A STUMP HOUSE SITS IN FRONT OF THE STILLAGUAMISH VALLEY PIONEER MUSEUM. IT'S 18 FEET ACROSS AND 20 FEET HIGH, WITH A WIDE DOORWAY, A ROOF, AND AN UPPER LEVEL ENCLOSED IN CLEAR PLASTIC.

YOST: "No one's going to pick that up and carry it very far."

85 YEAR OLD MUSEUM VOLUNTEER HARRY YOST SAYS THE STUMP HAS BEEN AT THIS SPOT SINCE 1935 - SERVING AS EVERYTHING FROM A STORAGE SHED TO A STAGE.

YOST: "And there used to be a platform up above and there was steps you could go up into it & the politicians would yak out through the side. And then the governors used to come up and yak yak. I remember hearing them."

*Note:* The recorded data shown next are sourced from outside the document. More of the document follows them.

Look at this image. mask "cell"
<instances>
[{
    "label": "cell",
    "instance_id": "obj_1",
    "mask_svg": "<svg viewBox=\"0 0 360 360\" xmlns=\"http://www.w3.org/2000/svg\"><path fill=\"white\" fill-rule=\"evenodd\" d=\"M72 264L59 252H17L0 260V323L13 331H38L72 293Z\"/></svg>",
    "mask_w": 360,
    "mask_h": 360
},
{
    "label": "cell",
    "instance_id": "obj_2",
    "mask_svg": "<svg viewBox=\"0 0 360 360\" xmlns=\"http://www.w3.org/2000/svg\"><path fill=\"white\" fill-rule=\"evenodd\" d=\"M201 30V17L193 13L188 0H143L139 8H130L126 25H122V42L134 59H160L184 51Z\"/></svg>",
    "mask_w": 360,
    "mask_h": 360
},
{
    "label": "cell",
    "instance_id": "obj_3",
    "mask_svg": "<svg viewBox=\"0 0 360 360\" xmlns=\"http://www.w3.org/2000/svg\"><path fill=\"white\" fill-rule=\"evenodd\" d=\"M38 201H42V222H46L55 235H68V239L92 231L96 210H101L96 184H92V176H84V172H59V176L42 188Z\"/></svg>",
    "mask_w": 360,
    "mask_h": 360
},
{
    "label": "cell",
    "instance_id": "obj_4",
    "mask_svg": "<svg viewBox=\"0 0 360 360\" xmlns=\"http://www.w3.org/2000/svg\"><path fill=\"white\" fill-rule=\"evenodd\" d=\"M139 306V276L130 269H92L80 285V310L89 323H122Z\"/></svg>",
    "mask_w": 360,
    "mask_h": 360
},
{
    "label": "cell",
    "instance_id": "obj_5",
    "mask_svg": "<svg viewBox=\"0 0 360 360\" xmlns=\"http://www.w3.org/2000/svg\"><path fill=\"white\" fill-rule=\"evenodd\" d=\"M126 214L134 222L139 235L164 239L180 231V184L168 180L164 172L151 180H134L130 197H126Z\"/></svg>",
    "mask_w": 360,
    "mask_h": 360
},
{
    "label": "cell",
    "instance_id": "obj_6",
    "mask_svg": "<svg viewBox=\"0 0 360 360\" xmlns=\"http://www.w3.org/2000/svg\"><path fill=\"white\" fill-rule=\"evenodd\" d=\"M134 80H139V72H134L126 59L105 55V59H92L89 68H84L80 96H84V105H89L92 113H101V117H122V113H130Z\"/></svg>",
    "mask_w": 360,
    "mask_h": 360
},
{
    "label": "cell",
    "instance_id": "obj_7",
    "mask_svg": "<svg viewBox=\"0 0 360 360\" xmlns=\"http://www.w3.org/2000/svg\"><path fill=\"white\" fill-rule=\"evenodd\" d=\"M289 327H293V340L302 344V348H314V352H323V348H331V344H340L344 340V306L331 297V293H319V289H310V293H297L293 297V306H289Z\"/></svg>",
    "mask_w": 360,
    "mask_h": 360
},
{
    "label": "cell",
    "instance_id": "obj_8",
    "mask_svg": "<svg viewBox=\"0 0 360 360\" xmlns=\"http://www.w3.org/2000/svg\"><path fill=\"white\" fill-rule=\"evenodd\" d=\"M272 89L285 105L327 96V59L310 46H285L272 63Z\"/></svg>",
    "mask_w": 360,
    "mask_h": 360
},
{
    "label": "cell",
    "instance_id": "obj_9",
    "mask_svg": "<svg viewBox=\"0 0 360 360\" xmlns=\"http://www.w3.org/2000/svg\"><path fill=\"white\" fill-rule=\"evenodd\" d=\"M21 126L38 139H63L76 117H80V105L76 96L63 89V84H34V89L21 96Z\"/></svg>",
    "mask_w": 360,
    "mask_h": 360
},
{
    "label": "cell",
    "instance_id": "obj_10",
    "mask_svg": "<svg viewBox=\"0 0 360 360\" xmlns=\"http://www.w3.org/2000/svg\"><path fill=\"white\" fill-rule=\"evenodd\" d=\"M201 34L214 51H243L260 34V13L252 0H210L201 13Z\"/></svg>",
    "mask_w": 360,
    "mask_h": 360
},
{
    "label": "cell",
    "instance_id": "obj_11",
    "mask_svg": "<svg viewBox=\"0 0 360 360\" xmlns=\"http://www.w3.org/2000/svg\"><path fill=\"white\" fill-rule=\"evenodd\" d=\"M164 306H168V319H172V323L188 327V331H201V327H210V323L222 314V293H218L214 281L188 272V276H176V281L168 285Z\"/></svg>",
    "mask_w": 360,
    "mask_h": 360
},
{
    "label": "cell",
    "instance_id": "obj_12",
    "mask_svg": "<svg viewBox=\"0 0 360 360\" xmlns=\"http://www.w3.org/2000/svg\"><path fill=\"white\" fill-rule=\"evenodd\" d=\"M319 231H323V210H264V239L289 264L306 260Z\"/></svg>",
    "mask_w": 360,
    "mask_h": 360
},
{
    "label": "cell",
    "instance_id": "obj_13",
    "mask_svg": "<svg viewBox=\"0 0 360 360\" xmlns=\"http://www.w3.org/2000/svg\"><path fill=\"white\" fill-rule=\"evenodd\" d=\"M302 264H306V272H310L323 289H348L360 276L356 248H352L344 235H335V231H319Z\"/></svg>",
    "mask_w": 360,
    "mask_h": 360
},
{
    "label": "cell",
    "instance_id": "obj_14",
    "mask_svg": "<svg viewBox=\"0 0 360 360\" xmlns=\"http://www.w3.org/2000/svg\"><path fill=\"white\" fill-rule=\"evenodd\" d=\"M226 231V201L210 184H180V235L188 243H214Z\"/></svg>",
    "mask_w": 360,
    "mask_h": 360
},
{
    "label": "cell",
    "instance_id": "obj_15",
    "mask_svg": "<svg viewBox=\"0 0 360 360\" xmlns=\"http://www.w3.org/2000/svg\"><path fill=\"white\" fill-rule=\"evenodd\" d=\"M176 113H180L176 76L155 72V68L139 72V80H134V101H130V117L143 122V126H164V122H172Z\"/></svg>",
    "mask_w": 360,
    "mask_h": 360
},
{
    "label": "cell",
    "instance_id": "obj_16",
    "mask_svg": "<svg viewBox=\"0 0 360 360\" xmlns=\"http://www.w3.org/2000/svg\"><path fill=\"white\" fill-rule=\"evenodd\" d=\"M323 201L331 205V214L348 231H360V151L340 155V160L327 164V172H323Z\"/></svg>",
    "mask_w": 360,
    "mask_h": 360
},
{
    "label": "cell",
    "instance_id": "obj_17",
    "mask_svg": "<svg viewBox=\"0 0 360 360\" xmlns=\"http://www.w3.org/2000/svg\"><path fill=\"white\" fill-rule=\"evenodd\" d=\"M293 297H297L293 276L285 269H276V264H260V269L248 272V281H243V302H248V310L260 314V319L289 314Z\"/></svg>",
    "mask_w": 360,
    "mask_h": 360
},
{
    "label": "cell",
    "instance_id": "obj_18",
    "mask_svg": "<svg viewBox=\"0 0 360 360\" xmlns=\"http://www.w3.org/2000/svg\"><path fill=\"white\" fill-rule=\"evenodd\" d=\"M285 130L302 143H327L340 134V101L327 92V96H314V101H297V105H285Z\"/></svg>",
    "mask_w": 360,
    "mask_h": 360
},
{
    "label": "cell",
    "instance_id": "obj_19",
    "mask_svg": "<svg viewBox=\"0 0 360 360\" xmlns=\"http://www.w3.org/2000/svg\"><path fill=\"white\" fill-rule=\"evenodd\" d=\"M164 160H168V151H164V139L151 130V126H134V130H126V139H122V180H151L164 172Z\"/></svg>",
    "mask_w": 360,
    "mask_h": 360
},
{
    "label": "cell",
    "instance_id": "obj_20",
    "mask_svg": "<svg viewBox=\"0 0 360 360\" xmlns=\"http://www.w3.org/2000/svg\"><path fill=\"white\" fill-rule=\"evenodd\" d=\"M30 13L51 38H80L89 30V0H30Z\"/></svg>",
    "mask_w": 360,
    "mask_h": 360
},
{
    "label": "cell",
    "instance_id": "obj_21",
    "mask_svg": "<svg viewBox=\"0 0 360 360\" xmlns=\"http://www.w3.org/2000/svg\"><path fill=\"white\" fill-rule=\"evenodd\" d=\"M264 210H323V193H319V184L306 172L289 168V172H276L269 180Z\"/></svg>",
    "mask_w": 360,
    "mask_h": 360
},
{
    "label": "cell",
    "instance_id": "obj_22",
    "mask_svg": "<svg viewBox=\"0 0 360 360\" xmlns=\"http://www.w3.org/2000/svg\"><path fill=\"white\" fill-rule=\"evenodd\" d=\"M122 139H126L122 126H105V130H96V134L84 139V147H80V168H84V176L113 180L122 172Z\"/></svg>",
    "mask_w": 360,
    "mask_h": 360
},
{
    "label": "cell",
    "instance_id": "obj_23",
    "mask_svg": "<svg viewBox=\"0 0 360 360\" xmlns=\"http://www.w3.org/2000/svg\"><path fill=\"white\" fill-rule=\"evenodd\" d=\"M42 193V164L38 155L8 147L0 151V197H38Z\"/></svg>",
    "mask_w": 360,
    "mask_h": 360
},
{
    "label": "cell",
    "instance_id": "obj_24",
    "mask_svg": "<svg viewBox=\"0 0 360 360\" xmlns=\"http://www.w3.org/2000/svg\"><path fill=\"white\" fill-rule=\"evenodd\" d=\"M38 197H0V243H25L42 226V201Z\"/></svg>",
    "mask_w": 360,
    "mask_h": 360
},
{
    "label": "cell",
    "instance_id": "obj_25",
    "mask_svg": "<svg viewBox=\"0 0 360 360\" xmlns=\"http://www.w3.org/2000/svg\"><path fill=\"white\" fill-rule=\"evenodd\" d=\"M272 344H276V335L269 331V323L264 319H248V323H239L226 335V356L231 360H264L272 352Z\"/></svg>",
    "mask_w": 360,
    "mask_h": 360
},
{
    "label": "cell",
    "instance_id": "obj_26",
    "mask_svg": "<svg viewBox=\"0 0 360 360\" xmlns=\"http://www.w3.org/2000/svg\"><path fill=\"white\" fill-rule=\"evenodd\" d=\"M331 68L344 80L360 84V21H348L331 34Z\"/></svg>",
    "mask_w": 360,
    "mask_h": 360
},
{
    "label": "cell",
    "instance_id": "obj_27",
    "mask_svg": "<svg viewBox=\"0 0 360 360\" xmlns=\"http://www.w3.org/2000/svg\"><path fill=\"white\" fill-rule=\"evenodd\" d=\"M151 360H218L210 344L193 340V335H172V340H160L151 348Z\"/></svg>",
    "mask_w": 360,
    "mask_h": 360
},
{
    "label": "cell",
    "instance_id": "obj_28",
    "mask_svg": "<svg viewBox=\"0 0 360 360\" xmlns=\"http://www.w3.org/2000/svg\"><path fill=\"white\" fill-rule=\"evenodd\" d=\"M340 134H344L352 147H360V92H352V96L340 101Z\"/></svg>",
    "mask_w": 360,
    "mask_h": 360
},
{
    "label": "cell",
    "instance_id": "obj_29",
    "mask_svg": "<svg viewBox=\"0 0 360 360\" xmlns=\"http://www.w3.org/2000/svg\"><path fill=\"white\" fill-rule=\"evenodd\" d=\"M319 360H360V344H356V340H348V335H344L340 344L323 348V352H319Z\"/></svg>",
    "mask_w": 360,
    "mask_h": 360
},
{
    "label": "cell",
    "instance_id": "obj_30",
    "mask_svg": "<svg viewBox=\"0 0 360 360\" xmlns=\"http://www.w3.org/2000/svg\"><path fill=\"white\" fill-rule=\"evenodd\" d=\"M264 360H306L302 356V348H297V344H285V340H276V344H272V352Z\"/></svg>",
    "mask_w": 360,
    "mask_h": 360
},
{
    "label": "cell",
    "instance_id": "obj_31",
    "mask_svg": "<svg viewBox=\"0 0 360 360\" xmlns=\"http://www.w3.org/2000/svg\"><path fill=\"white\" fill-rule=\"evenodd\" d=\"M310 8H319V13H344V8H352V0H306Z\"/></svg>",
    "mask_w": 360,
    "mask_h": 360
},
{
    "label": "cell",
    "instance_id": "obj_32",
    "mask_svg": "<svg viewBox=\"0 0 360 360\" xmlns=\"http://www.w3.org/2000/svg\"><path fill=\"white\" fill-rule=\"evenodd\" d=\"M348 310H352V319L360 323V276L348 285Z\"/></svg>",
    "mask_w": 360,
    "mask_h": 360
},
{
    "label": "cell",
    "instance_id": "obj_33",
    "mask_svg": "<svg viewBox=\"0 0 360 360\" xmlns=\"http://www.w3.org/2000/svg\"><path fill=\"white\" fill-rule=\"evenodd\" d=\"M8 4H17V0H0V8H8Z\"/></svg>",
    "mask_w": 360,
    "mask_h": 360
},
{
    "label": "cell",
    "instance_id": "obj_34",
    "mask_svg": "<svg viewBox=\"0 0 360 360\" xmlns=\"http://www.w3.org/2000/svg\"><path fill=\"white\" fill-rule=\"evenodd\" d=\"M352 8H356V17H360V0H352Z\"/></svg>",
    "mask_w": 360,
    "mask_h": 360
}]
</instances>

FOLKS IN ARLINGTON ARE PROUD OF THE STUMP HOUSE, BUT YOST SAYS THE TOWN HAS ANOTHER STUMP THAT'S EVEN BIGGER.

YOST: "It's all the way from one side to the other- a hoot and a holler across you know…"

THIS STUMP IS ACTUALLY ABOUT 20 FEET WIDE AND 25 FEET TALL AND IS IMPOSSIBLE FOR MOTORISTS LIKE DOROTHY KEAN TO IGNORE AT THE SMOKEY POINT REST AREA ON INTERSTATE 5 - ABOUT FIVE MILES NORTH OF MARYSVILLE.

KEAN: "I'm from east Texas. We have cedar trees, but not this big!"

THERE'S AN ARCHWAY IN THIS CEDAR STUMP BIG ENOUGH TO DRIVE A CAR THROUGH. AND IN 1939 NORWAY'S CROWN PRINCE OLAV AND PRINCESS MARTHA HAD THEIR PICTURE TAKEN DOING JUST THAT. THESE DAYS, THOUGH, THE STUMP IS A WALK-THROUGH ATTRACTION THAT'S HAD ITS SHARE OF VANDALISM AND DECAY. IT'S BEEN SET ON FIRE, CUT IN HALF, PUT BACK TOGETHER, AND MOVED SEVERAL TIMES. ALL WORTH IT, SAY HARRY YOST, BECAUSE IT'S AN IRREPLACEABLE IF UNUSUAL LINK TO THE REGION'S PAST.

YOST: "It's Washington. Western Washington Red cedar. The younger generation will never see one like this. If you don't keep it, why it's gone. "

GONE - BUT NOT FORGOTTEN. HARRIET BASKAS, KUOW NEWS.